Google releases tool that helps security researchers hack iOS devices
Google this week released a proof of concept tool that allows security researchers, and other developers, to hack into iOS 11.1.2, software that could lead to a jailbreak for devices running that OS version.
Created by noted iOS bug hunter Ian Beer, the tool released on Monday takes advantage of an exploit called "tfp0," which has since been patched in Apple's latest iOS 11.2 release.
Beer, a member of Google's Project Zero, told Motherboard the proof of concept is designed to help security researchers test the security layers of iOS without curating their own exploits. The tool was tested on iPhone 6s, iPhone 7 and iPod touch 6G, but Beer is confident it will work on all devices.
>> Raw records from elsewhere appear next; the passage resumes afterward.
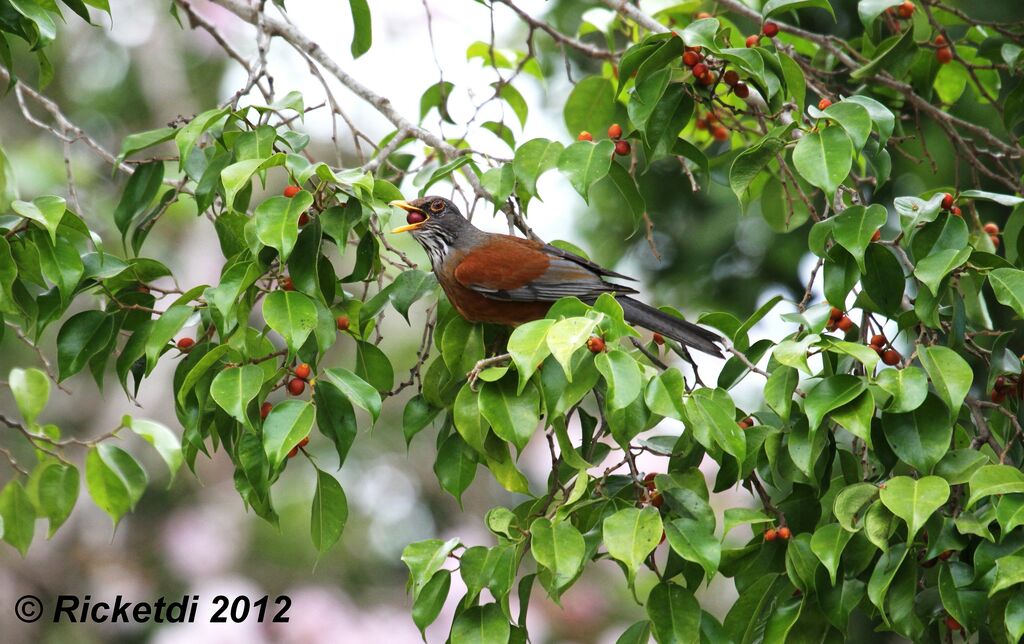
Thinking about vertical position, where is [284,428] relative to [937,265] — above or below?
above

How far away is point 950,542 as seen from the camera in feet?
6.29

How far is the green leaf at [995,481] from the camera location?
1.79 m

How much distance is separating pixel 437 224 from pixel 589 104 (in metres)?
0.65

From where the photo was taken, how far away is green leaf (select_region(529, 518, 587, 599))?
1.86 m

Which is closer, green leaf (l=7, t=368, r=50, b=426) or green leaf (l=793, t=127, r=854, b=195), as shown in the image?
green leaf (l=793, t=127, r=854, b=195)

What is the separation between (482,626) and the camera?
2.00 meters

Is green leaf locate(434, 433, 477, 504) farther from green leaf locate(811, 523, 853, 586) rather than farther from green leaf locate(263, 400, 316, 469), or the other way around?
green leaf locate(811, 523, 853, 586)

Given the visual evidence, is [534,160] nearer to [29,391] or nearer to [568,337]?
[568,337]

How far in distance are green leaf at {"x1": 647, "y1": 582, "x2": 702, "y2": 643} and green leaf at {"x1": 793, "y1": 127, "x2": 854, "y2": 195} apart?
2.80 ft

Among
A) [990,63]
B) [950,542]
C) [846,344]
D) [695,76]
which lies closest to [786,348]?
[846,344]

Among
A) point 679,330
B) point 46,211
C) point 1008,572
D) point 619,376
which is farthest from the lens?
point 679,330

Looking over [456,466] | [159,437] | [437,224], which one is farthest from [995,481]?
[159,437]

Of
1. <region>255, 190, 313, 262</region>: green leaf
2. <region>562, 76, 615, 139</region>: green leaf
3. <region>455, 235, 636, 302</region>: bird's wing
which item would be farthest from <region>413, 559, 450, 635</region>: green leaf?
<region>562, 76, 615, 139</region>: green leaf

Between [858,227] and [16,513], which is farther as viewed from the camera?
[16,513]
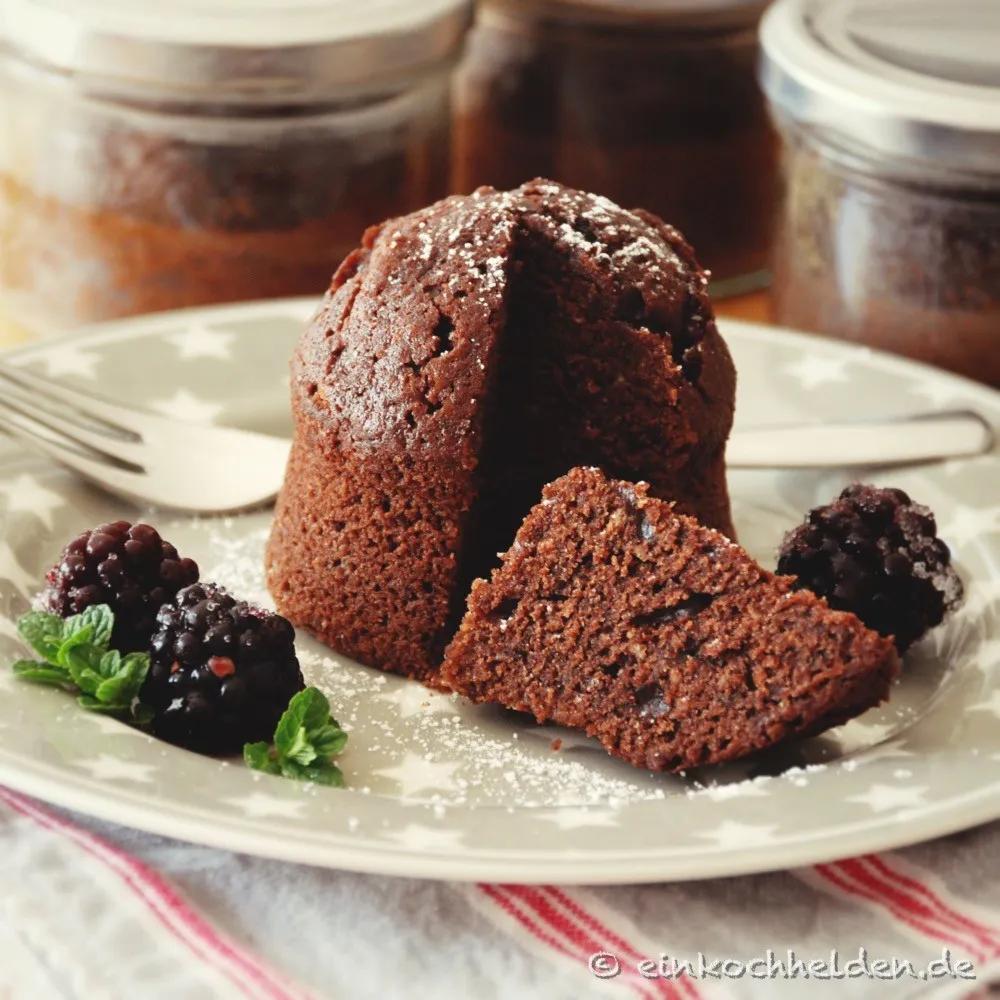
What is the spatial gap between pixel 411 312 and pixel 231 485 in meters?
0.56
"tfp0 should work for all devices, the PoC local kernel debugger only for those I have to test on (iPhone 7, 6s and iPod Touch 6G) but adding more support should be easy," Beer wrote.
The Google researcher pre-announced Monday's release in a tweet last week, sparking hope of a fresh exploit for Apple's famously secure operating system.
"If you're interested in bootstrapping iOS 11 kernel security research keep a research-only device on iOS 11.1.2 or below. Part I (tfp0) release soon," Beer said at the time.
For the jailbreaking community, an un-patched exploit represents a rare and valuable opportunity to bootstrap an iPhone jailbreak. Because Apple's OS is so secure, researchers who find exploits or bugs often opt to sell them to third parties, or collect a bug bounty from Apple, instead of making them publicly available.
For Google, the tool is a means to an end for security researchers looking for previously unreported bugs. The exploit effectively acts as an inroad into iOS, providing developers access to root around in the OS until Apple issues a fix. Though iOS 11.2 patches the hole, Apple is still signing for iOS 11.1.2, meaning users can install the vulnerable iOS version on current hardware.
Due to its maturity as a platform and built-in security protocols, iOS jailbreaks are few and far between. According to Can I Jailbreak, a site dedicated to tracking iOS jailbreaks, the latest jailbreak affects iOS 10 and does not function on iPhone 7.
Despite early popularity with users who wanted to add customizations to their iPhone beyond those offered within Apple's walled garden, jailbreaking has become somewhat of a dying art. Last month, Cydia repositories ModMy, formerly ModMyi, and ZodTTD/MacCiti announced they would no longer accept new packages.
While a jailbreak for iOS 11 has yet to surface, Beer's contribution will likely hasten the process.